Por Fernando García Soto 30 Noviembre 2010
En la semana que pasó desde que la industria azucarera anunció que habrá que importar azúcar para combatir la especulación que restringe la oferta del producto en el mercado interno, no hubo ningún tipo de diálogo entre los dueños de los ingenios tucumanos y los cañeros, que se oponen a la drástica medida. La tensión es tal en la actividad, que a ninguno se le ocurrió tomar el teléfono para mantener una charla informal sobre la situación que aflige al conjunto del sector. Como facciones que van a la batalla, todos esperan ansiosos la reunión que los integrantes de la mesa de seguimiento de las exportaciones de azúcar llevarán a cabo hoy en la sede del Centro Azucarero Argentino (CAA).
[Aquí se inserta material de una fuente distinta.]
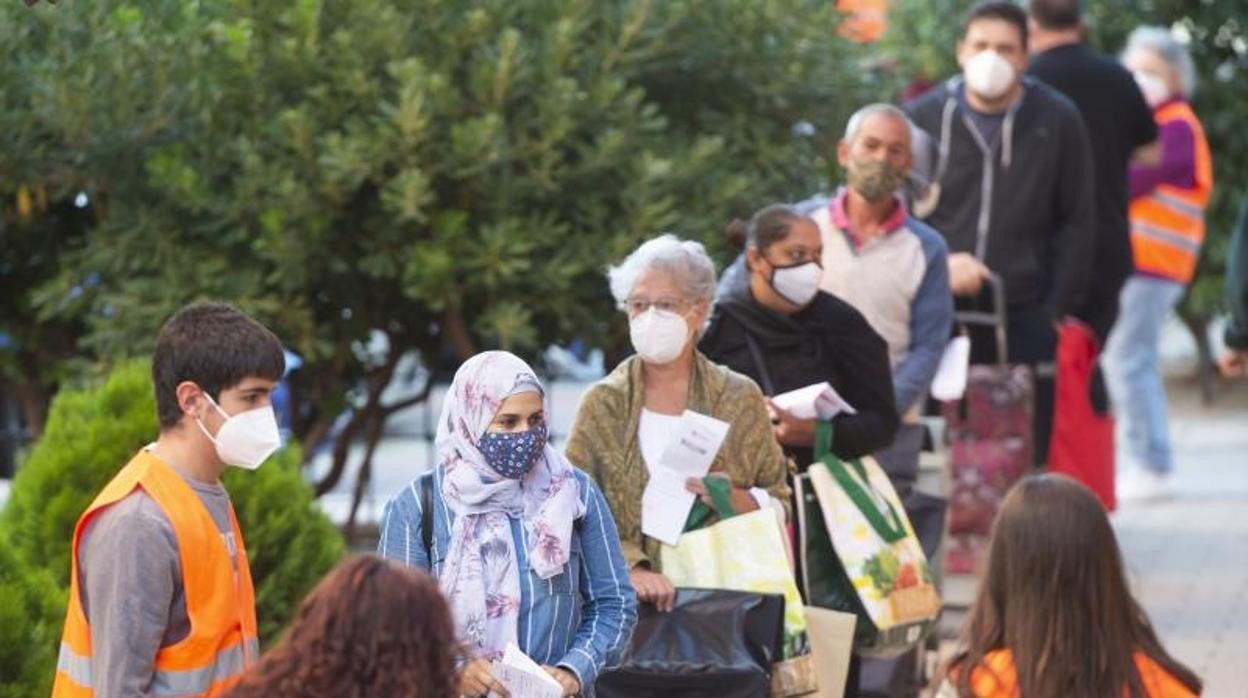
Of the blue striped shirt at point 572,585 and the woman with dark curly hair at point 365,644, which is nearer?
the woman with dark curly hair at point 365,644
Demasiado formalismo para personas de carne y hueso que se ven a diario por las calles tucumanas, o en los campos, o en los ingenios, o en todo tipo de reuniones sociales. Se trata de dirigentes que se han reunido ya decenas de veces, para conversar sobre situaciones que siempre giran sobre lo mismo: mantener bien abastecido de azúcar el mercado interno, lograr precios razonables y exportar excedentes (últimamente, se sumó el tema de los biocombustibles). No son amigos entre sí los dirigentes azucareros tucumanos, y ni siquiera se hablan (salvo en las reuniones formales). Los cañeros se enteran por la prensa de decisiones muy controvertidas que toma la industria, que se arroga un rol de padre que contiene a sus hijos (los cañeros), a quienes no necesitan consultar sobre temas serios. Y así anda la cosa.